Il racconto della durissima esperienza alla Yukon Arctic del runner cagliaritano Roberto Zanda, dal letto d’ospedale dove è ricoverato in Canada. Rischia l’amputazione di mani e piedi

“Avevo la sensazione di morire in quella situazione” sono le parole di un Roberto Zanda, ancora provato e scosso. Il runner cagliaritano  ha rischiato il congelamento durante la Yukon Arctic Ultra Racer, una delle maratone più dure al mondo dove si si sfiorano durante il tragitto anche meno 50 gradi.

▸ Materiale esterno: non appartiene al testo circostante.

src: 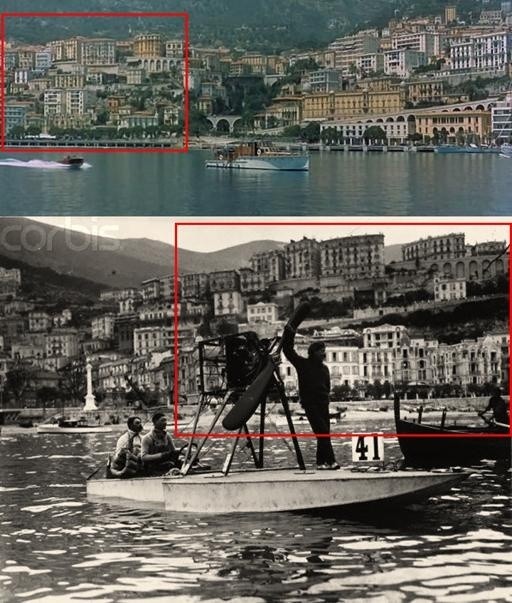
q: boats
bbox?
[78,467,482,516]
[292,406,348,419]
[57,154,84,167]
[499,142,512,157]
[202,136,312,172]
[386,388,512,473]
[33,421,113,435]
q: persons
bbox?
[116,416,144,458]
[478,387,509,429]
[141,413,176,466]
[282,324,341,470]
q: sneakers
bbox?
[317,461,340,470]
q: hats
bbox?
[308,342,325,354]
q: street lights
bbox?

Alla Cbc canadese ha raccontato la terribile esperienza. Quelle lunghissime 14 ore prima di essere finalmente trovato. Parla dall’ospedale di Whitehorse in Canada, rischia l’amputazione di parte di mani e piedi. Non mancano le polemiche sull’organizzazione, “se ci fossero stati più controlli sulla pista questo non sarebbe accaduto”. Roberto “Massiccione” Zanda però non molla: “Continuerò a gareggiare”. Intanto pensa a curarsi, nelle prossime settimane sarà trasferito in un ospedale specializzato in questi casi in Valle D’Aosta.